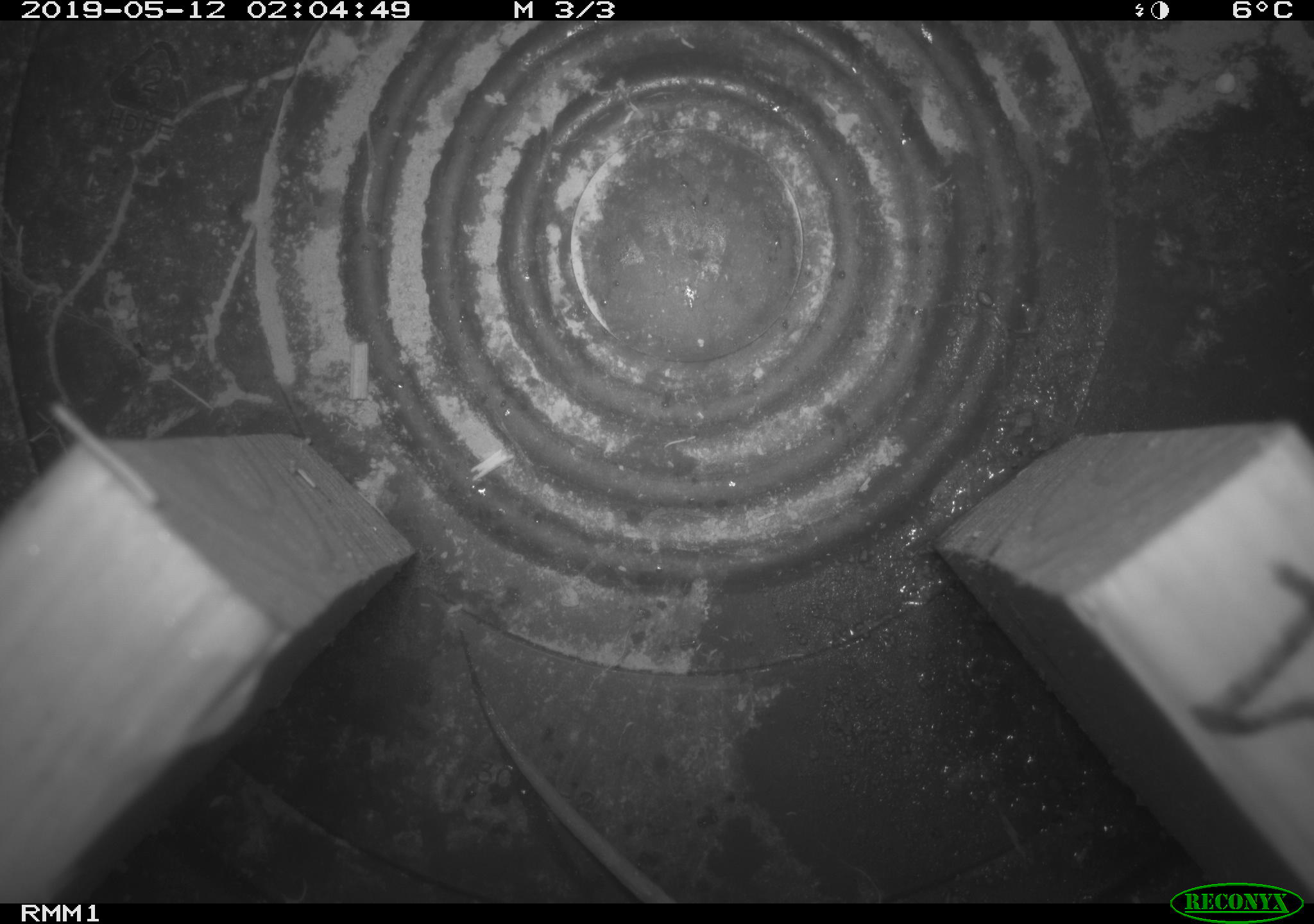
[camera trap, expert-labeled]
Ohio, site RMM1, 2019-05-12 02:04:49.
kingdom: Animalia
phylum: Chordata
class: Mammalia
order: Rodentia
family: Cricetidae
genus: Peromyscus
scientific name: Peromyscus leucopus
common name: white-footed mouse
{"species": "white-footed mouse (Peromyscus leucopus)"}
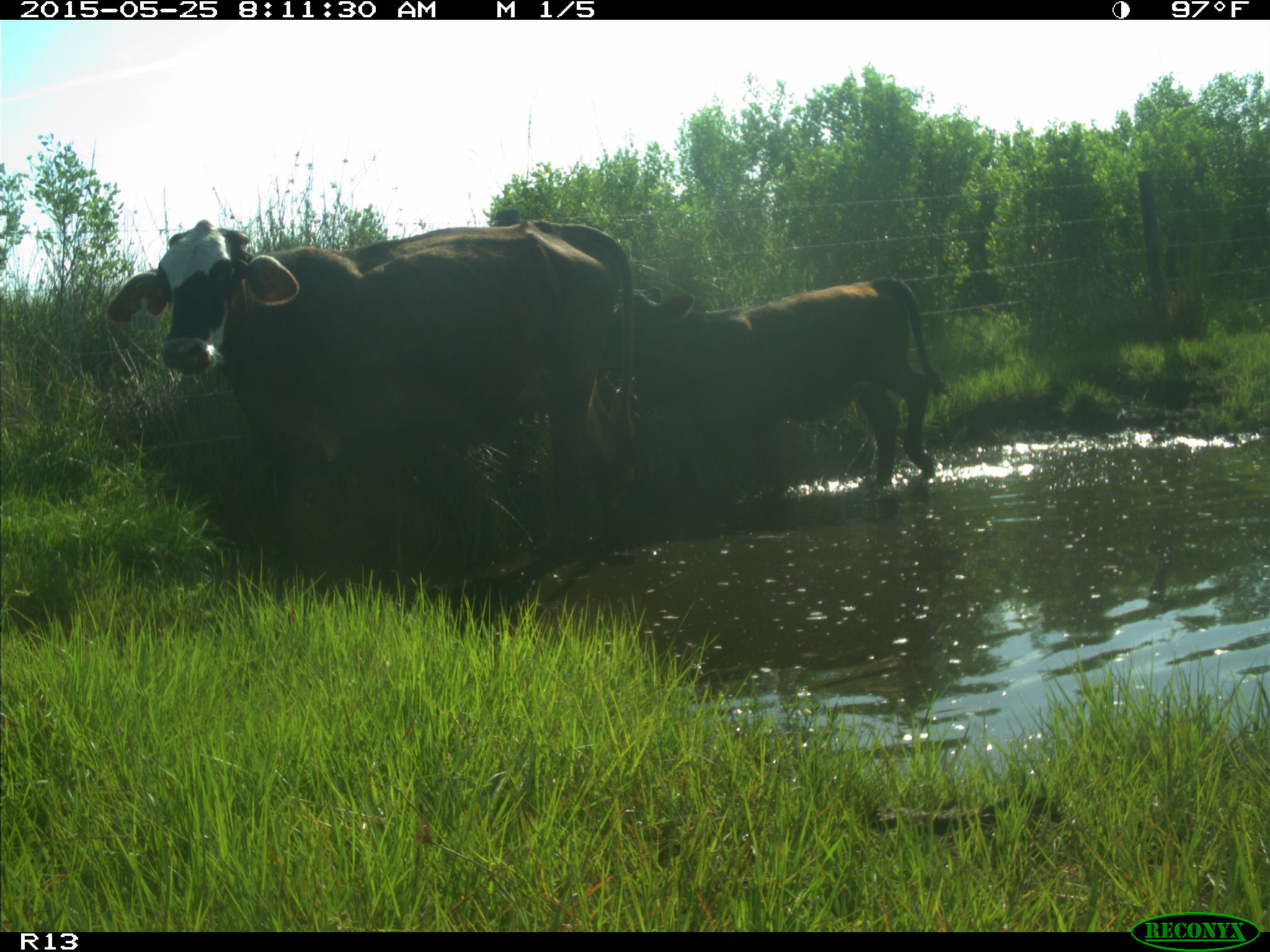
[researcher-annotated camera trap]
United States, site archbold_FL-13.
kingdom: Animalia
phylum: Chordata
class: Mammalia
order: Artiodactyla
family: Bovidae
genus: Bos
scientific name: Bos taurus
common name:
|---|
_WORK INSTRUCTION_
What is needed is an exact copy of the records above, with no pictures in it.

_THE ANSWER_
[camera trap, expert-labeled]
Ohio, site RMM1, 2019-05-12 02:04:49.
kingdom: Animalia
phylum: Chordata
class: Mammalia
order: Rodentia
family: Cricetidae
genus: Peromyscus
scientific name: Peromyscus leucopus
common name: white-footed mouse
{"species": "white-footed mouse (Peromyscus leucopus)"}
[researcher-annotated camera trap]
United States, site archbold_FL-13.
kingdom: Animalia
phylum: Chordata
class: Mammalia
order: Artiodactyla
family: Bovidae
genus: Bos
scientific name: Bos taurus
common name:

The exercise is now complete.